Tanda-Tanda Mereda: Peluang De-eskalasi?
Di tengah ketegangan yang semakin intens, muncul secercah harapan. Pada 22 April, Presiden Trump menyampaikan bahwa tarif terhadap China mungkin akan “turun secara substansial.” Sehari setelahnya, Menteri Keuangan AS menyebut bahwa “perang dagang seperti ini tidak berkelanjutan,” menandakan bahwa tekanan domestik dan internasional mungkin mulai memengaruhi arah kebijakan.
Namun, China masih menunjukkan sikap waspada. Dalam konferensi pers, juru bicara Kementerian Perdagangan China memperingatkan negara-negara lain untuk tidak tergesa membuat kesepakatan yang bisa merugikan posisi strategis jangka panjangnya.
Apa yang Bisa Dilakukan Investor?
Dalam kondisi ini, investor menghadapi dua tantangan besar sekaligus: volatilitas yang tinggi dan arah pasar yang sulit ditebak. Maka dari itu, penting untuk mengedepankan strategi investasi yang adaptif, berbasis data, dan terdiversifikasi dengan baik.
KayaSmart+, sebagai platform pengelolaan portofolio otomatis dari Kaya, telah mengambil langkah antisipatif sejak awal April. Dengan sistem berbasis AI yang mendeteksi perubahan tren pasar, portofolio secara otomatis dialokasikan lebih defensif saat volatilitas meningkat.
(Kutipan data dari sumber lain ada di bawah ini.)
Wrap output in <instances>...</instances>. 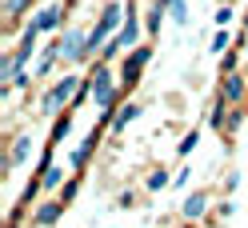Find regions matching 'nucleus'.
<instances>
[{
    "label": "nucleus",
    "mask_w": 248,
    "mask_h": 228,
    "mask_svg": "<svg viewBox=\"0 0 248 228\" xmlns=\"http://www.w3.org/2000/svg\"><path fill=\"white\" fill-rule=\"evenodd\" d=\"M80 84H84L80 76H60V80H56V84L48 88V92L40 96V112L56 120V116H60V108H68V104L76 100V92H80Z\"/></svg>",
    "instance_id": "nucleus-1"
},
{
    "label": "nucleus",
    "mask_w": 248,
    "mask_h": 228,
    "mask_svg": "<svg viewBox=\"0 0 248 228\" xmlns=\"http://www.w3.org/2000/svg\"><path fill=\"white\" fill-rule=\"evenodd\" d=\"M88 92H92V104H96L100 112H116V84H112V76H108L104 64L92 68V76H88Z\"/></svg>",
    "instance_id": "nucleus-2"
},
{
    "label": "nucleus",
    "mask_w": 248,
    "mask_h": 228,
    "mask_svg": "<svg viewBox=\"0 0 248 228\" xmlns=\"http://www.w3.org/2000/svg\"><path fill=\"white\" fill-rule=\"evenodd\" d=\"M148 60H152V48H148V44L132 48V56L124 60V68H120V88H136V84H140V72H144Z\"/></svg>",
    "instance_id": "nucleus-3"
},
{
    "label": "nucleus",
    "mask_w": 248,
    "mask_h": 228,
    "mask_svg": "<svg viewBox=\"0 0 248 228\" xmlns=\"http://www.w3.org/2000/svg\"><path fill=\"white\" fill-rule=\"evenodd\" d=\"M124 8L116 4V0H112V4H104V12H100V24H96V32L108 40V36H112V32H120V28H124Z\"/></svg>",
    "instance_id": "nucleus-4"
},
{
    "label": "nucleus",
    "mask_w": 248,
    "mask_h": 228,
    "mask_svg": "<svg viewBox=\"0 0 248 228\" xmlns=\"http://www.w3.org/2000/svg\"><path fill=\"white\" fill-rule=\"evenodd\" d=\"M220 100L224 104H240V100H248V80L244 76H224V88H220Z\"/></svg>",
    "instance_id": "nucleus-5"
},
{
    "label": "nucleus",
    "mask_w": 248,
    "mask_h": 228,
    "mask_svg": "<svg viewBox=\"0 0 248 228\" xmlns=\"http://www.w3.org/2000/svg\"><path fill=\"white\" fill-rule=\"evenodd\" d=\"M180 212H184V220H188V224H196L208 212V196L204 192H188V196H184V204H180Z\"/></svg>",
    "instance_id": "nucleus-6"
},
{
    "label": "nucleus",
    "mask_w": 248,
    "mask_h": 228,
    "mask_svg": "<svg viewBox=\"0 0 248 228\" xmlns=\"http://www.w3.org/2000/svg\"><path fill=\"white\" fill-rule=\"evenodd\" d=\"M36 40H40V28H36V24H28V28H24V36H20V48L12 52V60H16V68H24V60L36 52Z\"/></svg>",
    "instance_id": "nucleus-7"
},
{
    "label": "nucleus",
    "mask_w": 248,
    "mask_h": 228,
    "mask_svg": "<svg viewBox=\"0 0 248 228\" xmlns=\"http://www.w3.org/2000/svg\"><path fill=\"white\" fill-rule=\"evenodd\" d=\"M60 212H64L60 200H44V204H36V212H32V224H36V228H48V224L60 220Z\"/></svg>",
    "instance_id": "nucleus-8"
},
{
    "label": "nucleus",
    "mask_w": 248,
    "mask_h": 228,
    "mask_svg": "<svg viewBox=\"0 0 248 228\" xmlns=\"http://www.w3.org/2000/svg\"><path fill=\"white\" fill-rule=\"evenodd\" d=\"M136 36H140V20H136V12H132V4H128V20H124V28L112 36L120 48H136Z\"/></svg>",
    "instance_id": "nucleus-9"
},
{
    "label": "nucleus",
    "mask_w": 248,
    "mask_h": 228,
    "mask_svg": "<svg viewBox=\"0 0 248 228\" xmlns=\"http://www.w3.org/2000/svg\"><path fill=\"white\" fill-rule=\"evenodd\" d=\"M60 16H64V12H60L56 4H48V8H40V12H36V20H32V24L40 28V32H56V28H60Z\"/></svg>",
    "instance_id": "nucleus-10"
},
{
    "label": "nucleus",
    "mask_w": 248,
    "mask_h": 228,
    "mask_svg": "<svg viewBox=\"0 0 248 228\" xmlns=\"http://www.w3.org/2000/svg\"><path fill=\"white\" fill-rule=\"evenodd\" d=\"M136 116H140V104H132V100H128V104H120V108H116V116H112V128H116V132H124Z\"/></svg>",
    "instance_id": "nucleus-11"
},
{
    "label": "nucleus",
    "mask_w": 248,
    "mask_h": 228,
    "mask_svg": "<svg viewBox=\"0 0 248 228\" xmlns=\"http://www.w3.org/2000/svg\"><path fill=\"white\" fill-rule=\"evenodd\" d=\"M56 60H64V52H60V44H48V48L40 52V60H36V76H44V72L56 64Z\"/></svg>",
    "instance_id": "nucleus-12"
},
{
    "label": "nucleus",
    "mask_w": 248,
    "mask_h": 228,
    "mask_svg": "<svg viewBox=\"0 0 248 228\" xmlns=\"http://www.w3.org/2000/svg\"><path fill=\"white\" fill-rule=\"evenodd\" d=\"M28 148H32V136H16V144H12V152H8V168H16V164H24Z\"/></svg>",
    "instance_id": "nucleus-13"
},
{
    "label": "nucleus",
    "mask_w": 248,
    "mask_h": 228,
    "mask_svg": "<svg viewBox=\"0 0 248 228\" xmlns=\"http://www.w3.org/2000/svg\"><path fill=\"white\" fill-rule=\"evenodd\" d=\"M60 180H64V172H60L56 164L40 168V192H52V188H60Z\"/></svg>",
    "instance_id": "nucleus-14"
},
{
    "label": "nucleus",
    "mask_w": 248,
    "mask_h": 228,
    "mask_svg": "<svg viewBox=\"0 0 248 228\" xmlns=\"http://www.w3.org/2000/svg\"><path fill=\"white\" fill-rule=\"evenodd\" d=\"M164 16H168V8L156 0V4L148 8V16H144V28H148V32H160V20H164Z\"/></svg>",
    "instance_id": "nucleus-15"
},
{
    "label": "nucleus",
    "mask_w": 248,
    "mask_h": 228,
    "mask_svg": "<svg viewBox=\"0 0 248 228\" xmlns=\"http://www.w3.org/2000/svg\"><path fill=\"white\" fill-rule=\"evenodd\" d=\"M68 132H72V116H68V112H60V116L52 120V144H60Z\"/></svg>",
    "instance_id": "nucleus-16"
},
{
    "label": "nucleus",
    "mask_w": 248,
    "mask_h": 228,
    "mask_svg": "<svg viewBox=\"0 0 248 228\" xmlns=\"http://www.w3.org/2000/svg\"><path fill=\"white\" fill-rule=\"evenodd\" d=\"M160 4L172 12V20H176V24H188V4H184V0H160Z\"/></svg>",
    "instance_id": "nucleus-17"
},
{
    "label": "nucleus",
    "mask_w": 248,
    "mask_h": 228,
    "mask_svg": "<svg viewBox=\"0 0 248 228\" xmlns=\"http://www.w3.org/2000/svg\"><path fill=\"white\" fill-rule=\"evenodd\" d=\"M228 48H232V36H228V28H220V32L212 36V52L216 56H228Z\"/></svg>",
    "instance_id": "nucleus-18"
},
{
    "label": "nucleus",
    "mask_w": 248,
    "mask_h": 228,
    "mask_svg": "<svg viewBox=\"0 0 248 228\" xmlns=\"http://www.w3.org/2000/svg\"><path fill=\"white\" fill-rule=\"evenodd\" d=\"M168 184H172V176H168L164 168H156V172L148 176V188H152V192H160V188H168Z\"/></svg>",
    "instance_id": "nucleus-19"
},
{
    "label": "nucleus",
    "mask_w": 248,
    "mask_h": 228,
    "mask_svg": "<svg viewBox=\"0 0 248 228\" xmlns=\"http://www.w3.org/2000/svg\"><path fill=\"white\" fill-rule=\"evenodd\" d=\"M232 16H236V12H232V4H220L212 20H216V28H228V24H232Z\"/></svg>",
    "instance_id": "nucleus-20"
},
{
    "label": "nucleus",
    "mask_w": 248,
    "mask_h": 228,
    "mask_svg": "<svg viewBox=\"0 0 248 228\" xmlns=\"http://www.w3.org/2000/svg\"><path fill=\"white\" fill-rule=\"evenodd\" d=\"M196 144H200V132H196V128H192V132H188V136H184V140H180V144H176V152H180V156H188V152H192V148H196Z\"/></svg>",
    "instance_id": "nucleus-21"
},
{
    "label": "nucleus",
    "mask_w": 248,
    "mask_h": 228,
    "mask_svg": "<svg viewBox=\"0 0 248 228\" xmlns=\"http://www.w3.org/2000/svg\"><path fill=\"white\" fill-rule=\"evenodd\" d=\"M76 192H80V176H72V180H68V184H64V188H60V204H68V200H72V196H76Z\"/></svg>",
    "instance_id": "nucleus-22"
},
{
    "label": "nucleus",
    "mask_w": 248,
    "mask_h": 228,
    "mask_svg": "<svg viewBox=\"0 0 248 228\" xmlns=\"http://www.w3.org/2000/svg\"><path fill=\"white\" fill-rule=\"evenodd\" d=\"M28 4H32V0H4V12H8V16H20Z\"/></svg>",
    "instance_id": "nucleus-23"
},
{
    "label": "nucleus",
    "mask_w": 248,
    "mask_h": 228,
    "mask_svg": "<svg viewBox=\"0 0 248 228\" xmlns=\"http://www.w3.org/2000/svg\"><path fill=\"white\" fill-rule=\"evenodd\" d=\"M116 52H120V44H116V40H108V44H104V52H100V64H108Z\"/></svg>",
    "instance_id": "nucleus-24"
},
{
    "label": "nucleus",
    "mask_w": 248,
    "mask_h": 228,
    "mask_svg": "<svg viewBox=\"0 0 248 228\" xmlns=\"http://www.w3.org/2000/svg\"><path fill=\"white\" fill-rule=\"evenodd\" d=\"M188 176H192V172H188V168H180V172H176V176H172V184H176V188H184V184H188Z\"/></svg>",
    "instance_id": "nucleus-25"
},
{
    "label": "nucleus",
    "mask_w": 248,
    "mask_h": 228,
    "mask_svg": "<svg viewBox=\"0 0 248 228\" xmlns=\"http://www.w3.org/2000/svg\"><path fill=\"white\" fill-rule=\"evenodd\" d=\"M244 56H248V36H244Z\"/></svg>",
    "instance_id": "nucleus-26"
},
{
    "label": "nucleus",
    "mask_w": 248,
    "mask_h": 228,
    "mask_svg": "<svg viewBox=\"0 0 248 228\" xmlns=\"http://www.w3.org/2000/svg\"><path fill=\"white\" fill-rule=\"evenodd\" d=\"M244 32H248V16H244Z\"/></svg>",
    "instance_id": "nucleus-27"
},
{
    "label": "nucleus",
    "mask_w": 248,
    "mask_h": 228,
    "mask_svg": "<svg viewBox=\"0 0 248 228\" xmlns=\"http://www.w3.org/2000/svg\"><path fill=\"white\" fill-rule=\"evenodd\" d=\"M180 228H196V224H180Z\"/></svg>",
    "instance_id": "nucleus-28"
},
{
    "label": "nucleus",
    "mask_w": 248,
    "mask_h": 228,
    "mask_svg": "<svg viewBox=\"0 0 248 228\" xmlns=\"http://www.w3.org/2000/svg\"><path fill=\"white\" fill-rule=\"evenodd\" d=\"M220 4H232V0H220Z\"/></svg>",
    "instance_id": "nucleus-29"
},
{
    "label": "nucleus",
    "mask_w": 248,
    "mask_h": 228,
    "mask_svg": "<svg viewBox=\"0 0 248 228\" xmlns=\"http://www.w3.org/2000/svg\"><path fill=\"white\" fill-rule=\"evenodd\" d=\"M244 104H248V100H244ZM244 112H248V108H244Z\"/></svg>",
    "instance_id": "nucleus-30"
}]
</instances>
Begitu muncul sinyal pemulihan, sistem kembali menyesuaikan alokasi ke instrumen yang lebih agresif—semua dilakukan tanpa perlu intervensi manual dari investor.
Dalam lingkungan pasar yang bergerak cepat dan tidak pasti, reaksi cepat bukan lagi keunggulan—melainkan kebutuhan.
Kesimpulan: Antara Eskalasi dan Harapan
Perang tarif tahun 2025 menunjukkan betapa cepatnya kebijakan geopolitik bisa memengaruhi ekonomi dan pasar keuangan. Untuk investor Indonesia, tantangannya bukan sekadar menghadapi tekanan hari ini, tetapi juga menyiapkan strategi untuk menyambut peluang saat pasar pulih.
Pasar tak menunggu kepastian—mereka bereaksi pada sinyal. Dengan strategi adaptif seperti KayaSmart+, Anda tidak hanya bertahan di tengah badai—tapi siap menyambut langit cerah yang mungkin datang lebih cepat dari yang diperkirakan.
DISCLAIMER: Informasi yang disediakan oleh PT. Kaya Lautan Permata (Kaya) memberikan pandangan dan analisis tentang berbagai topik keuangan. Meskipun kami berusaha memberikan informasi yang akurat dan terkini, semua keputusan investasi tetap menjadi tanggung jawab pribadi Anda. Harap dicatat bahwa semua investasi memiliki potensi risiko, dan setiap keputusan investasi yang Anda buat adalah atas kebijaksanaan dan risiko pribadi Anda sendiri.